The D.A. ignored Vonderplanitz’s allegations about food fraud. “They don’t give a crap about the food,” says Otting. “All they care about is if you are breaking the law...They don't care if eggs are commercial.”
Otting said he and Vonderplanitz agreed to take down the Unhealthyfamilyfarm web site, but doubts that will end the latter’s bitterness against Palmer, Stewart, and Bloch, among others. “Vonderplanitz is a pit bull and he will never let go” of what he sees as Palmer’s food-related offenses. “He thinks his reputation is at stake.” Otting feels that the Vonderplanitz's ongoing accusations, together with the uncertainty about Vonderplanitz's academic credentials, “have damaged his reputation.”
Though Stewart has been a regular target of Vonderplanitz, the former Rawesome owner told me, “I don’t have ongoing animosity against him. I feel badly for him” with Vonderplanitz’s rage and animosity against an ever-expanding group of people, including yours truly, whom he has labeled a government agent.
Stewart has been occupied launching a new business importing and distributing olive oil from a grower in Spain who Stewart says uses 300-year-old-plus trees and traditional storage and aging techniques.
Otting said he and Stewart have begun patching things up. Otting says he also developed some compassion for Palmer, despite his upset about the way he feels she has run the farm. “Her business has suffered,” he noted.
The same goes for Vonderplanitz. “His business [of offering dietary consulting services] has suffered as well.”

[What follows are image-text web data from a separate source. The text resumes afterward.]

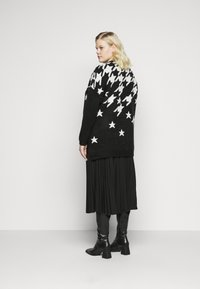 CAPSULE by Simply Be - COSY BOYFRIEND HOUNDSTOOTH STAR JUMPER - Jumper - black/ivory - 2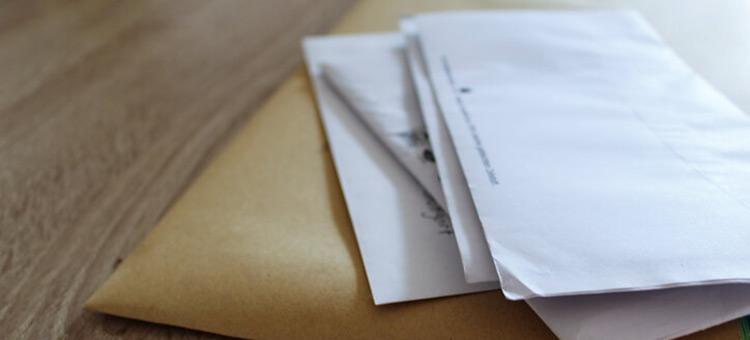 受入れ後の「定期報告」とは?3か月に1回の入管への届出が必要!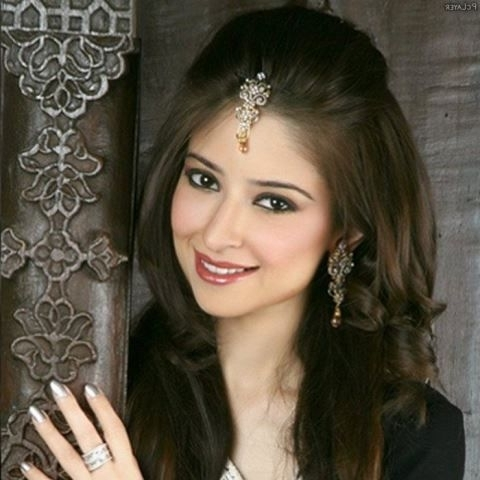 15 Indian Bridal Hairstyles For Short To Medium Length Hair | New Inside Indian Bridal Hairstyles For Medium Length Hair (View 2 of 15)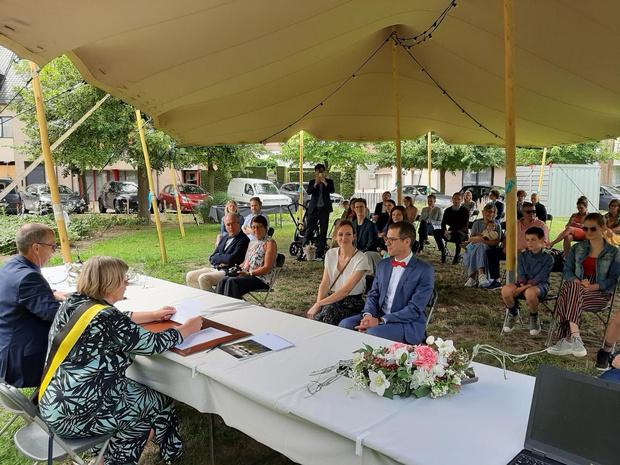 Eerste Oostkamps huwelijk in openlucht voltrokken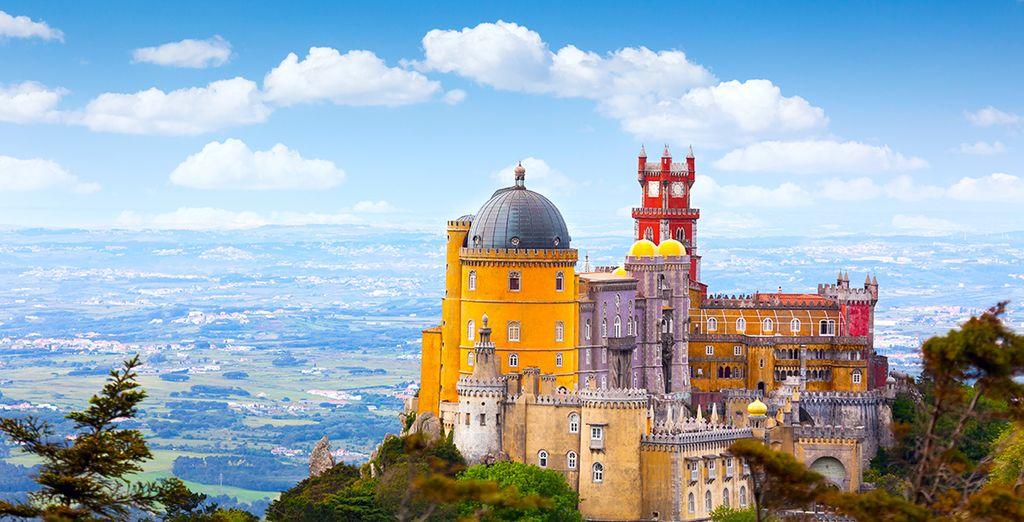 Schauen Sie sich Pracht von Sintra an nur weniger als 30 Minuten von Lissabon entfernt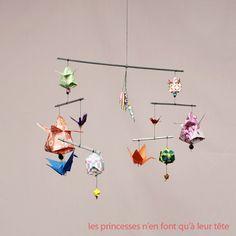 Décoration bébé: un joli mobile en origami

The main piece of unfinished business for both Otting and Stewart, as well as Palmer, are the felony charges still pending against all of them in Ventura County. There are the 38 felony counts against Palmer and Stewart in connection with the mortgage Otting obtained and the loans extended by Rawesome members and backers. As part of a plea deal, Otting has already pleaded guilty to one felony charge--”bank fraud with enhancement, of over $500,000”-- and could be looking at some months of jail time. Palmer and Stewart are looking at a more threatening situation in terms of potential jail time, with a jury trial expected to take place later this year. What they have going for them is the fact that Palmer has repaid lenders and Stewart's involvement with the financial transactions involving acquisition of the farm seems to have been very limited.
In the meantime, says Otting, “It’s time to mend fences.” To which I’ll just add: Amen.
As Ora Moose pointed out, NaturalNews.com has an interesting feature citing my book for its contention that regulator attacks on family farms are affecting our food choices.
I’ll be speaking at 7 pm Thursday evening at the Northshire Bookstore in Manchester, VT. I understand it is a wonderful bookstore.